◆ **EXERCISE INSTRUCTIONS**: How many lines in the records below contain the word "camera"? Reply with the number alone.

◆ **AVAILABLE RECORDS**:

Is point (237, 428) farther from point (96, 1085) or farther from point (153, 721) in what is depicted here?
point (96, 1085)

...

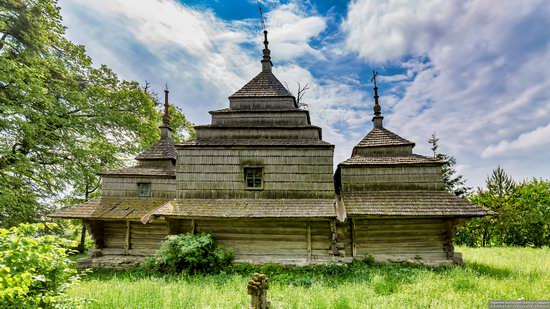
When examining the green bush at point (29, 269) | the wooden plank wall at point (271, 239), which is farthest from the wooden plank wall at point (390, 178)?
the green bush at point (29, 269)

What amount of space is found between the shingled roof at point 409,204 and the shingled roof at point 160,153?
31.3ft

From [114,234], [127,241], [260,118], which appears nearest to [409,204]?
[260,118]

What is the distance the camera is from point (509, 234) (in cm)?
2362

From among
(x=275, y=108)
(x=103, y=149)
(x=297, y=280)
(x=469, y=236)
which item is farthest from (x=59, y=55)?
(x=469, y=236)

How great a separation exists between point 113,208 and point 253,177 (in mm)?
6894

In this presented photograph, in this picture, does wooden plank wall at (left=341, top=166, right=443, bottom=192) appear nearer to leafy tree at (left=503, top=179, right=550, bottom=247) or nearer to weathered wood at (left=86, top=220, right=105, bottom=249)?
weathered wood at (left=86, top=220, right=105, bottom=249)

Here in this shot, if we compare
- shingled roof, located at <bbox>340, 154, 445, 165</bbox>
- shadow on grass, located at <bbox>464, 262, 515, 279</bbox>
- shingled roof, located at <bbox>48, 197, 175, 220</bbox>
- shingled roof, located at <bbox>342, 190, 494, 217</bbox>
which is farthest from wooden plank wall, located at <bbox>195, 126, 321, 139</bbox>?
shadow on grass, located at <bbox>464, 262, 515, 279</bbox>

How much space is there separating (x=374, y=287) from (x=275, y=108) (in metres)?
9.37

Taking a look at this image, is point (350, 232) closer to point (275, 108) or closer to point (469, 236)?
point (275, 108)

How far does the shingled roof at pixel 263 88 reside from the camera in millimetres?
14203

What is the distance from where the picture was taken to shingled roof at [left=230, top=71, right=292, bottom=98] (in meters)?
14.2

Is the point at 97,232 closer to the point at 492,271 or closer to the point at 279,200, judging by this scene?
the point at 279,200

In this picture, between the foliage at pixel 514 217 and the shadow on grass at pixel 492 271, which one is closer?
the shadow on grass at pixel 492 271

◆ **FINISHED TASK**: 2